EXERCISE DESCRIPTION: In the forum thread below about a vintage Jaquet Droz chronograph, which movement caliber does martinzx think the watch probably uses?

DOCUMENT EXTRACT:
§

# Jaqueline droz 79s chrono



## Aquaman62 (Dec 1, 2018)

Hi

after some info on this watch, what do you guys think of it.

the case is in very good condition, some scratches on plexiglass.

i am thinking of buying it off the owner, they have had it since new, but not worn for 20 years.

Can't find much about these watches,

what do you think it's worth in this condition, it's running fine and keeping good time.

beeds a clean and service, I would probably put a blue leather rally style strap on it.

Give me your feelings on it

Bob


----------



## Aquaman62 (Dec 1, 2018)

sorry about he spelling, it auto corrected and I did not

check the listing properly

Jaquet droz 70s chrono


----------



## martinzx (Aug 29, 2010)

Not familiar with the brand, it looks 1970's to me, probably a Valjoux 7733 caliber, it looks in good condition, but a service to cost some. It will look good on a rally strap.

Check Ebay sold listing for a value,

Cheers Martin :thumbsup:


----------



## spinynorman (Apr 2, 2014)

Looks like a nice watch. There was one on Ebay, but it was withdrawn, presumably sold on their main site. However, you can see how much they were asking for it.

https://www.ebay.ie/itm/JAQUET-DROZ-CHRONOGRAPH-VINTAGE-VALJOUX-7733-STAINLESS-STEEL-WATCH-38MM-COM593-/322790471859

Some history

http://www.wiglaf.org/aaronm/watches/jaquet/

https://monochrome-watches.com/recent-history-of-jaquet-droz/

https://www.fratellowatches.com/vintage-jaquet-droz-from-the-1960s-and-1970s/


----------



## scottswatches (Sep 22, 2009)

Nice, but not top quality unlike their new watches. But if you look at the Jaquet Doz website their history that they sell on so much skips 200 years...


----------



## enfuseeast (Oct 19, 2018)

looks like a nice watch......bear in mind chronographs can be expensive to service....especially if they need new parts....but if the ebay listing posted by @spinynorman is an accurate reflection of value (i have seen a vertex revue in awful condition on e bay...not WWW...listed at £5000...so try and find a few other listings for your watch to compare)....it may be worth it if you are buying at a reasonable price


----------



## spinynorman (Apr 2, 2014)

§

RECORDS:

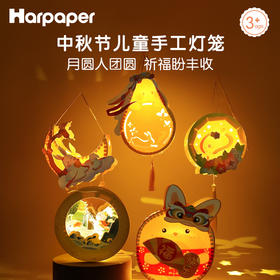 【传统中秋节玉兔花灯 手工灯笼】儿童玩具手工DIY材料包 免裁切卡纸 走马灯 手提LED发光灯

§

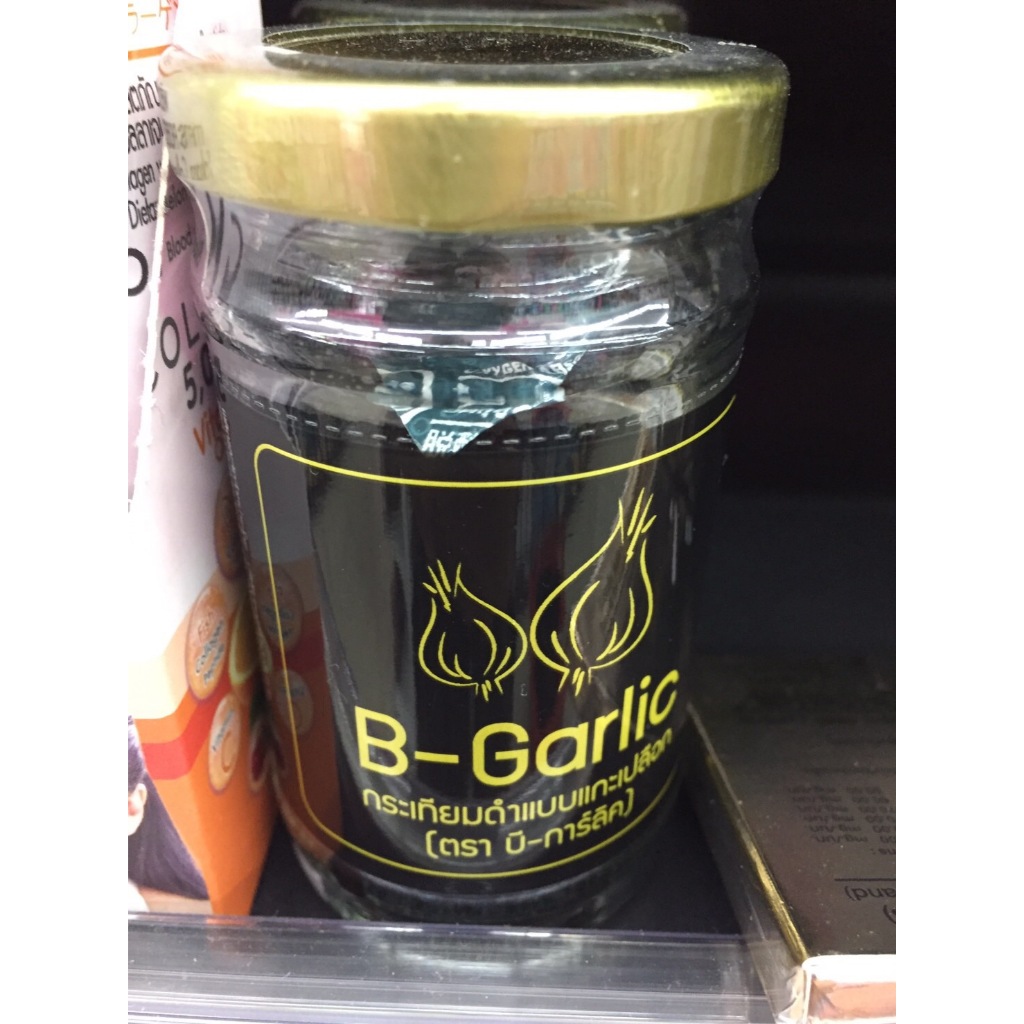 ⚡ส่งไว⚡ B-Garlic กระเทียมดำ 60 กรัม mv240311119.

§

RESPONSE TO THE EXERCISE: A Valjoux 7733 caliber.